◆ **EXERCISE AIM**:
Retype the passage on tariffs and the trade war below, beginning at the words "As a result of tariffs" and stopping after "becoming more expensive.".

◆ **SOURCE**:
::::::

As a result of tariffs economic growth falls and prices rise. The US is a closed economy where foreign trade is a relatively small portion of GDP. The EU suffers more because it is a more open economy, and China because it is an investment-driven and trade-driven economy. The effects of tariffs can be divided into direct and indirect effects. The direct effect of tariffs, where consumer purchasing power and net exports fall, depends on the volume of trade. The indirect effect comes from uncertainty hitting industry and investment as well as financing becoming more expensive.
The fact that the US is waging a trade war against everyone could change the picture. US exports may suffer retaliatory tariffs in all directions, while exports from other countries face tariffs only on US exports. This is why Trump also emphasises retaliation as a result of retaliatory tariffs and possible alliances. More than likely, there will be no alliance of the tariff stricken against the US.
A watershed moment
Since 1945, US presidents have pushed for rules-based trade regardless of party affiliation because the country was perceived to benefit from this arrangement. America also realised that it was a mistake to retreat from the world after the First World War. After the Second World War, America did not repeat this mistake but committed itself to the world order it had created. Trump believes that the US does not benefit but suffers from the current arrangement. He understands a world where the strongest dictate terms on the weak. In this world the US is king.

::::::

(Collected data)
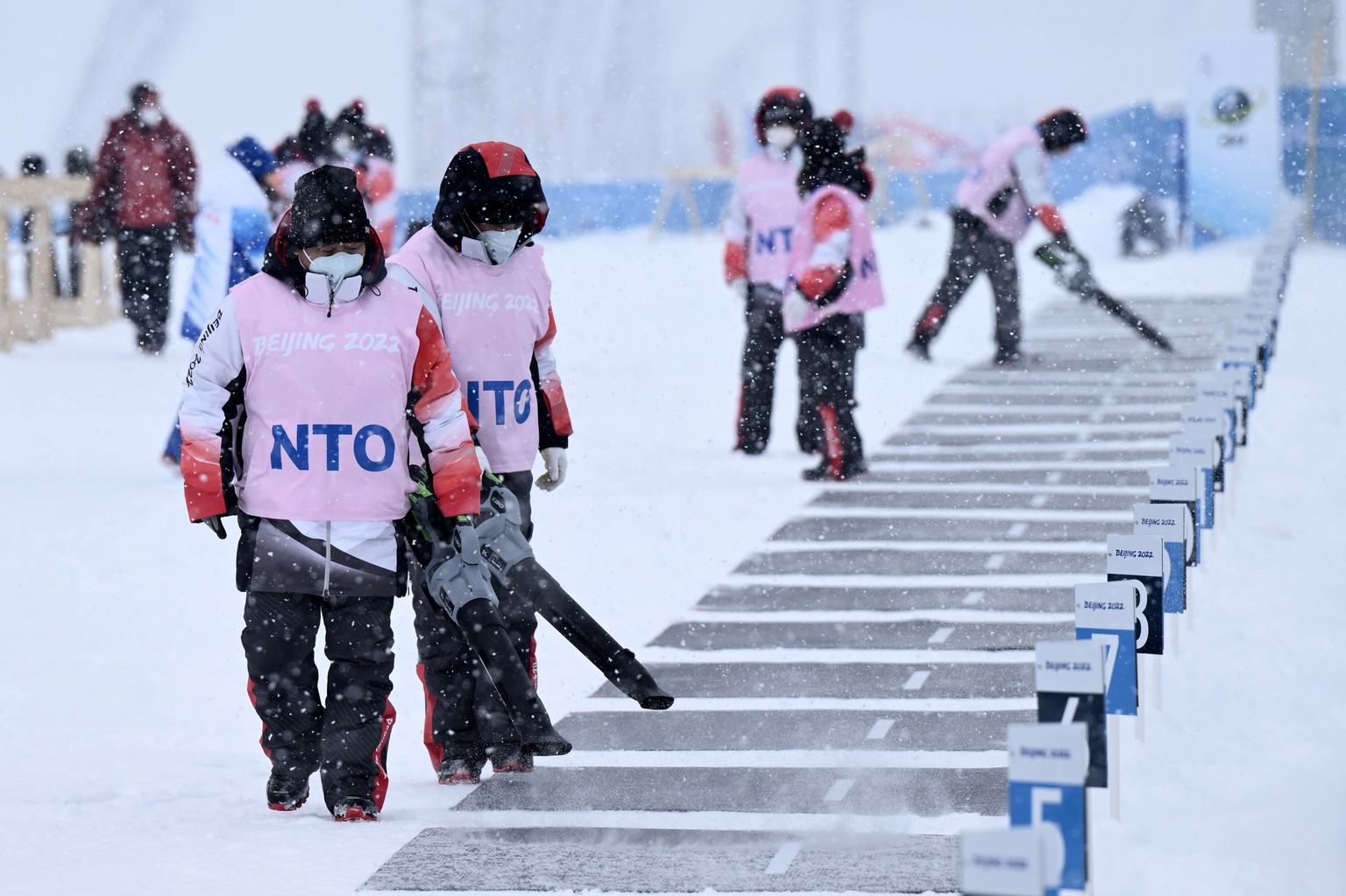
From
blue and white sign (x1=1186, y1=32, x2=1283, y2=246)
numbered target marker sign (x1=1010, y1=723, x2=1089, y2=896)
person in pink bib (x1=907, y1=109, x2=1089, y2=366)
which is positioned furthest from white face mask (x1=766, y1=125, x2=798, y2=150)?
blue and white sign (x1=1186, y1=32, x2=1283, y2=246)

::::::

◆ **PROBLEM SOLUTION**:
As a result of tariffs economic growth falls and prices rise. The US is a closed economy where foreign trade is a relatively small portion of GDP. The EU suffers more because it is a more open economy, and China because it is an investment-driven and trade-driven economy. The effects of tariffs can be divided into direct and indirect effects. The direct effect of tariffs, where consumer purchasing power and net exports fall, depends on the volume of trade. The indirect effect comes from uncertainty hitting industry and investment as well as financing becoming more expensive.